Ce fut Sarah qui demanda8 : « Renvoie cette servante et son fils, car [il]... n’héritera pas avec mon fils, avec Its’hak. » Sarah avait compris que tous les membres du foyer d’Abraham devaient être des personnes dont le comportement reflète l’héritage spirituel d’Abraham.
Erets Israël, notre héritage
C’est sur cette base que nous pouvons apprécier l’influence de Sarah sur les événements décrits dans notre paracha. Abraham avait déjà reçu la promesse qu’il recevrait Erets Israël en héritage, mais cette promesse devait encore se réaliser. C’est par l’acquisition de la grotte de Makhpélah, manifestement associée à Sarah qu’une partie d’Erets Israël devint pour la première fois un héritage éternel pour le peuple juif. Pour la toute première fois, la nature spirituelle de notre Terre Sainte trouvait là une expression concrète.

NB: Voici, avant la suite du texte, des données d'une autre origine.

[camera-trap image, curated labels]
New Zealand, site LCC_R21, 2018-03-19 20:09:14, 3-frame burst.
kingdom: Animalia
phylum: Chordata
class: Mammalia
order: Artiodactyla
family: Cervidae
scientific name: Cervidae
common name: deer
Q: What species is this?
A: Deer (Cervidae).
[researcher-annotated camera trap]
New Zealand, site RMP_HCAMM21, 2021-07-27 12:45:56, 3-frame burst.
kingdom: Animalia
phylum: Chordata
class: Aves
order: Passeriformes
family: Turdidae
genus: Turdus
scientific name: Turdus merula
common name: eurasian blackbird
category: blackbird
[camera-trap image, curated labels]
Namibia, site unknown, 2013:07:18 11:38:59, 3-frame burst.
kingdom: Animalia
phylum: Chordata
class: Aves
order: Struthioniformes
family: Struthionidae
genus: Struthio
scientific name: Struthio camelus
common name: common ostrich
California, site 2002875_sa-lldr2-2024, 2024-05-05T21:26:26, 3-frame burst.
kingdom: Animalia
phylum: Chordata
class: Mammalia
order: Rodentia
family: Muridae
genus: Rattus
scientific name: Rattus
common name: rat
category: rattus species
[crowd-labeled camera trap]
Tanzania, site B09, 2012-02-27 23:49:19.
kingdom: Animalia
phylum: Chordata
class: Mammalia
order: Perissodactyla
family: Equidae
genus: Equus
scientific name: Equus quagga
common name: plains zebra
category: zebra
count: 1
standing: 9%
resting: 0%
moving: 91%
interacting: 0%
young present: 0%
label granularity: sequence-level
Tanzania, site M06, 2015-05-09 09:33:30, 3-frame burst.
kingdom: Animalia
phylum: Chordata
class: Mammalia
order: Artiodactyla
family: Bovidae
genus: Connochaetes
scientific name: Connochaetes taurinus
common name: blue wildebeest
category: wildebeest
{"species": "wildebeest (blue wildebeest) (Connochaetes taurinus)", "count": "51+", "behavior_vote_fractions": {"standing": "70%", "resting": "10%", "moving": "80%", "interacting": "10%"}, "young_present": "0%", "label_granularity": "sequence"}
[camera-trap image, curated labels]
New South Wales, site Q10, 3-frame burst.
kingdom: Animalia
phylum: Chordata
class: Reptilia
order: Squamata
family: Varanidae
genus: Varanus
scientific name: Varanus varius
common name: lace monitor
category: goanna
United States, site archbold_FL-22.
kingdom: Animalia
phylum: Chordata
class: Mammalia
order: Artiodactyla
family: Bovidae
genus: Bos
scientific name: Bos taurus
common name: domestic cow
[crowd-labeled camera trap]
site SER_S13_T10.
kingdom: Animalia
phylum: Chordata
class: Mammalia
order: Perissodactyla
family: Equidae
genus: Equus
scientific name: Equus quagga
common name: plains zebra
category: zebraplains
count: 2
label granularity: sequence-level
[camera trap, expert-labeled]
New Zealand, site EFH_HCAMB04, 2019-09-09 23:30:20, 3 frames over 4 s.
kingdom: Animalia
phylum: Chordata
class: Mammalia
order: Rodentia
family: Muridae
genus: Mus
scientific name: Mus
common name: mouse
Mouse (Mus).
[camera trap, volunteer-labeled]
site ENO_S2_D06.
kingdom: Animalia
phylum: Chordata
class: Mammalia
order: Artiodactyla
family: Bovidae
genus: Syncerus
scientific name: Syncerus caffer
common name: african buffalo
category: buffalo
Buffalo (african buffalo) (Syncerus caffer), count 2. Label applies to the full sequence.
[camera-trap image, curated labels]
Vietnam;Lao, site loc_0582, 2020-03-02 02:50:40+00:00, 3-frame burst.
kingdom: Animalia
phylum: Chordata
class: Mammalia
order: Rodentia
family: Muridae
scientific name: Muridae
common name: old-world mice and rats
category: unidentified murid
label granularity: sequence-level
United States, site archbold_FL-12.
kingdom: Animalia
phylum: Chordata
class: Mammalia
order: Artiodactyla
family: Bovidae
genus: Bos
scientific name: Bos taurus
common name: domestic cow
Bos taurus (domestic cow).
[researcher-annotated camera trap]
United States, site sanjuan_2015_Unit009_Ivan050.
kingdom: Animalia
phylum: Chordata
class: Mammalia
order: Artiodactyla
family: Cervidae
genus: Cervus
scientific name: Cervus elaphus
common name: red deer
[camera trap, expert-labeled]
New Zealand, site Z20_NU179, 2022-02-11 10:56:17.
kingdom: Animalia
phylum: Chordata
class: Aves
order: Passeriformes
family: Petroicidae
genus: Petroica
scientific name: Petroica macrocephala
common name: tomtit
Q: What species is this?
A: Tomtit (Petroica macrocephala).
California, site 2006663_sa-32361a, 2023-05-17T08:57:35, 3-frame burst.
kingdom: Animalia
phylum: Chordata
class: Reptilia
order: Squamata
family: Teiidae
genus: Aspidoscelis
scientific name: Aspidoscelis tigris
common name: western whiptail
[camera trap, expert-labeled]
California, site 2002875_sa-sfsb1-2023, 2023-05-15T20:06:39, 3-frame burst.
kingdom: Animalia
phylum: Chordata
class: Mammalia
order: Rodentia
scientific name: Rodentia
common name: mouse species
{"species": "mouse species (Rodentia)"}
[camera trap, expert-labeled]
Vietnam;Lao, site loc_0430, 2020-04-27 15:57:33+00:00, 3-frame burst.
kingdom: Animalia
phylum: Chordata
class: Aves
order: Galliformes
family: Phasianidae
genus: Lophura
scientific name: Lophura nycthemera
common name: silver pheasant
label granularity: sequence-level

Mais il existe également une dimension plus profonde à ces faits. Nos Sages déclarent9 qu’Adam et ‘Hava, ancêtres de toute l’humanité, sont également enterrés à Makhpélah. Ainsi, avant l’enterrement de Sarah, la grotte de Makhpélah avait un lien avec l’humanité tout entière. L’enterrement de Sarah dans ce lieu, dans la continuité de la démarche qui fut la sienne durant toute sa vie, établit ce site comme l’héritage exclusif du peuple juif.
Une épouse pour Its’hak
De même, concernant le mariage d’Its’hak, c’est le fait que les vertus spirituelles de Sarah se reflétaient chez Rivkah qui le poussa à la chérir. Lorsqu’il vit que ses lumières du Chabbat brûlaient d’un Chabbat à l’autre, que la pâte de son pain levait avec une bénédiction particulière et qu’une nuée de gloire planait au-dessus de sa tente,10 il sut que l’œuvre de sa mère n’avait pas pris fin. C’est alors que « Its’hak fut consolé ».11
Plus encore, le récit tout entier du voyage d’Eliézer et du choix de Rivkah s’inscrivent dans la démarche de Sarah, s’agissant de garantir que l’épouse choisie pour Its’hak serait un digne réceptacle des bénédictions de la maison d’Abraham. C’est pour cette raison que, bien qu’Eliézer fût un serviteur dévoué et un disciple zélé d’Abraham, ce dernier refusa12 de prendre sa fille pour Its’hak. La femme d’Its’hak devait être issue des mêmes racines que celles qui avaient rendu possible le dessein spirituel et la bonté personnifiés par Abraham et Sarah.13
L’héritier d’Abraham
Enfin, le dernier événement de cette paracha, la naissance des autres enfants d’Abraham, montre tout autant l’influence de Sarah. Car bien qu’Abraham eût engendré ces enfants, « il donna tout ce qu’il possédait à Its’hak. »14 À ces enfants, « il fit des dons et, tandis qu’il vivait encore, il les relégua loin de son fils Isaac, vers l’orient, dans le pays de Kédem. »15 S’inscrivant dans l’influence continue de Sarah,16 Abraham démontrait ainsi qu’il considérait Its’hak seul comme son véritable héritier.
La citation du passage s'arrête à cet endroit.